The crate operates on Replicas. A replica contains an unlimited number of Entries. Each entry is identified by a key, its author, and the replica's namespace. Its value is the 32-byte BLAKE3 hash of the entry's content data, the size of this content data, and a timestamp. The content data itself is not stored or transferred through a replica.
All entries in a replica are signed with two keypairs:
- The Namespace key, as a token of write capability. The public key is the NamespaceId, which also serves as the unique identifier for a replica.
- The Author key, as a proof of authorship. Any number of authors may be created, and their semantic meaning is application-specific. The public key of an author is the [AuthorId].

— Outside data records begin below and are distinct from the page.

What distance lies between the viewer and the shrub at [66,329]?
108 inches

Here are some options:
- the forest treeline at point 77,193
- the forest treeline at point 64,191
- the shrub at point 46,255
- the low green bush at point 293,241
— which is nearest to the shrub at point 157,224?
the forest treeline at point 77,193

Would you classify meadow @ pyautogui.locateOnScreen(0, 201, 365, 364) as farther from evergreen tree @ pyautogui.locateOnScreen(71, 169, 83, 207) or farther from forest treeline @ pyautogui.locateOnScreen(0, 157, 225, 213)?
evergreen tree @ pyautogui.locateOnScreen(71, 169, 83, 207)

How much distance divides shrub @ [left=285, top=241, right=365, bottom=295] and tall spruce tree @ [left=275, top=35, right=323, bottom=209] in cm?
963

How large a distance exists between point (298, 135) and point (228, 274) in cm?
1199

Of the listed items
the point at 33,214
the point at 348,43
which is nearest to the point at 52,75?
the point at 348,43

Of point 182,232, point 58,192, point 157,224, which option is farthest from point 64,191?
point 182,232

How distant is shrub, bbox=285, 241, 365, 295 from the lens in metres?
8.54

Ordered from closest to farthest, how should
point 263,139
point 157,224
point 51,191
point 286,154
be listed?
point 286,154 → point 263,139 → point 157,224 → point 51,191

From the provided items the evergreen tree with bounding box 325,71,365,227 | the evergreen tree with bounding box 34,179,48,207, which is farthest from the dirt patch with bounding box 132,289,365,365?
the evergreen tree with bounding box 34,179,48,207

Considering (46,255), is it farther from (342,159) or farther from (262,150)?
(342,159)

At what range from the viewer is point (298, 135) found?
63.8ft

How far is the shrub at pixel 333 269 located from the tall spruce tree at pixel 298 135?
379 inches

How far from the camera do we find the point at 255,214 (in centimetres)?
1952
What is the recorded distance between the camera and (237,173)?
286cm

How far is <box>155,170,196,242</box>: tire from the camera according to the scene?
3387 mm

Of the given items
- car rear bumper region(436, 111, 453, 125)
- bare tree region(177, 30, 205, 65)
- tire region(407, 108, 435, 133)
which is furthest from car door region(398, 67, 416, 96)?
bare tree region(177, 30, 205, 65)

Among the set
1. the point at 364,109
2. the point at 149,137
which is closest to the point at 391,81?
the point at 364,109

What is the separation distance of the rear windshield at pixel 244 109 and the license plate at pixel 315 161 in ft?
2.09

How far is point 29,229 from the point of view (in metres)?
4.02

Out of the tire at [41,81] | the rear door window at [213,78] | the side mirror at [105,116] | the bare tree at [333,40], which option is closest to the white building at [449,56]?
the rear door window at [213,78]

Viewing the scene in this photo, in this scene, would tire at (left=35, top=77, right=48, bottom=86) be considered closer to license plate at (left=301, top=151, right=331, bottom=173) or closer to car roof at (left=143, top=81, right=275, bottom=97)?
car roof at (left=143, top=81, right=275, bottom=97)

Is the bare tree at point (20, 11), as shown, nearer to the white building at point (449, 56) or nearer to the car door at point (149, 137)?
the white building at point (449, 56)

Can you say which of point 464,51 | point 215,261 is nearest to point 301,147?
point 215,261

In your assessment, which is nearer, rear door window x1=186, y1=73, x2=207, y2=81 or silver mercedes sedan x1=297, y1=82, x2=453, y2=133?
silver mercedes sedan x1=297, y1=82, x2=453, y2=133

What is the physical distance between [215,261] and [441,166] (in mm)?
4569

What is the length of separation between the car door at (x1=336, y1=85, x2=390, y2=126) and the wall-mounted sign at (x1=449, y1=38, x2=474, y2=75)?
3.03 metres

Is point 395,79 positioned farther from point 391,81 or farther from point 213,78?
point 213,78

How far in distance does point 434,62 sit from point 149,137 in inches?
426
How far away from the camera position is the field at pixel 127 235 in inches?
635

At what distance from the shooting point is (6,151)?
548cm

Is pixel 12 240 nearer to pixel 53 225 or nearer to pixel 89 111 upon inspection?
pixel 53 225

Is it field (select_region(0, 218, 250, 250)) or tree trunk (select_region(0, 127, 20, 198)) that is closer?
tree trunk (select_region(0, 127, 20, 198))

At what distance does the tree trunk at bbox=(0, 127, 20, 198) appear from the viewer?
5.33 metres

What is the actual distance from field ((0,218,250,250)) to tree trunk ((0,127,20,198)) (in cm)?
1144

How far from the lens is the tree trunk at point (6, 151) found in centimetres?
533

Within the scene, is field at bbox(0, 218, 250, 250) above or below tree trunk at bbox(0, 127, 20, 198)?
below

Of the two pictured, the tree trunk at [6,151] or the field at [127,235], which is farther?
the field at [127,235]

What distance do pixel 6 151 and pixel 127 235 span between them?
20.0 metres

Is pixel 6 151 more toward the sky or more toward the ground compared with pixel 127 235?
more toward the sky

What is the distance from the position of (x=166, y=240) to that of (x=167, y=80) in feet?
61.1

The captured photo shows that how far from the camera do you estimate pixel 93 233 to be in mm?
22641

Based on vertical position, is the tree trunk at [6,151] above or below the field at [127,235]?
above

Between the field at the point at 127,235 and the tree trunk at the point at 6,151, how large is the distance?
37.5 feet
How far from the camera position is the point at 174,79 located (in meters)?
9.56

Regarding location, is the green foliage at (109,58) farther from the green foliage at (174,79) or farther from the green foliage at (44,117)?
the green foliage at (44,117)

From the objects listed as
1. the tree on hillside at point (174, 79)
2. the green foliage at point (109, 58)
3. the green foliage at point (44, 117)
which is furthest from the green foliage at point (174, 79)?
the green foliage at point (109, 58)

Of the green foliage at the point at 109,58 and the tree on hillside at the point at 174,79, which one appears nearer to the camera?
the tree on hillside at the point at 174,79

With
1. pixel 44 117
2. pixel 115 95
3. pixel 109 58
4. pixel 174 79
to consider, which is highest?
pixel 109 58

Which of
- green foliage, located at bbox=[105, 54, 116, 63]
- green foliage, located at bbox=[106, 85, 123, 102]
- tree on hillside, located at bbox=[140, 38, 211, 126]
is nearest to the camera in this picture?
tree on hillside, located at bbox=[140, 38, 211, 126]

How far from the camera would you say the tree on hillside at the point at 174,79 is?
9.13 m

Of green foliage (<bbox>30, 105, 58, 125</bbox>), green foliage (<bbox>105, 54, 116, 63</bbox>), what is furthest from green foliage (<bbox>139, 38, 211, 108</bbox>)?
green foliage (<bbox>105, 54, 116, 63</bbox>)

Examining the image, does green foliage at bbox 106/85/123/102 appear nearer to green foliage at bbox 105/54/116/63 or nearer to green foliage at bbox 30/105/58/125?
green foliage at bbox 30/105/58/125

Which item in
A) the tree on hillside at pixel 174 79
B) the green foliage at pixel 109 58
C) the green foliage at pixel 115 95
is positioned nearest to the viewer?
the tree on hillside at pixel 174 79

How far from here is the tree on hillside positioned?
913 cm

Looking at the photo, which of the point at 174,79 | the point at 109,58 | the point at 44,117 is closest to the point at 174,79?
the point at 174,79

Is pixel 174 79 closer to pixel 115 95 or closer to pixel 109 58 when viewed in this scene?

Replicas can be synchronized between peers by exchanging messages. The synchronization algorithm is based on a technique called range-based set reconciliation, based on this paper by Aljoscha Meyer:
Range-based set reconciliation is a simple approach to efficiently compute the union of two sets over a network, based on recursively partitioning the sets and comparing fingerprints of the partitions to probabilistically detect whether a partition requires further work.
The crate exposes a generic storage interface with in-memory and persistent, file-based
implementations. The latter makes use of [redb
], an embedded key-value store, and persists
the whole store with all replicas to a single file.
The entry into the iroh-docs
protocol is the Docs
struct, which uses an Engine
to power the protocol.
Docs
was designed to be used in conjunction with iroh
. Iroh is a networking library for making direct connections, these connections are peers send sync messages and transfer data.
Iroh provides a Router
that takes an Endpoint
and any protocols needed for the application. Similar to a router in webserver library, it runs a loop accepting incoming connections and routes them to the specific protocol handler, based on ALPN
.
Docs
is a "meta protocol" that relies on the iroh-blobs
and iroh-gossip
protocols. Setting up Docs
will require setting up Blobs
and Gossip
as well.
Here is a basic example of how to set up iroh-docs
with iroh
:
use iroh::{protocol::Router, Endpoint};
use iroh_blobs::{net_protocol::Blobs, util::local_pool::LocalPool, ALPN as BLOBS_ALPN};
use iroh_docs::{protocol::Docs, ALPN as DOCS_ALPN};
use iroh_gossip::{net::Gossip, ALPN as GOSSIP_ALPN};
#[tokio::main]
async fn main() -> anyhow::Result<()> {
// create an iroh endpoint that includes the standard discovery mechanisms
// we've built at number0
let endpoint = Endpoint::builder().discovery_n0().bind().await?;
// create a router builder, we will add the
// protocols to this builder and then spawn
// the router
let builder = Router::builder(endpoint);
// build the blobs protocol
let local_pool = LocalPool::default();
let blobs = Blobs::memory().build(local_pool.handle(), builder.endpoint());
// build the gossip protocol
let gossip = Gossip::builder().spawn(builder.endpoint().clone()).await?;
// build the docs protocol
let docs = Docs::memory().spawn(&blobs, &gossip).await?;
// setup router
let router = builder
.accept(BLOBS_ALPN, blobs)
.accept(GOSSIP_ALPN, gossip)
.accept(DOCS_ALPN, docs)
.spawn()
.await?;
// do fun stuff with docs!
Ok(())
}
This project is licensed under either of
- Apache License, Version 2.0, (LICENSE-APACHE or http://www.apache.org/licenses/LICENSE-2.0)
- MIT license (LICENSE-MIT or http://opensource.org/licenses/MIT)
at your option.
Unless you explicitly state otherwise, any contribution intentionally submitted for inclusion in this project by you, as defined in the Apache-2.0 license, shall be dual licensed as above, without any additional terms or conditions.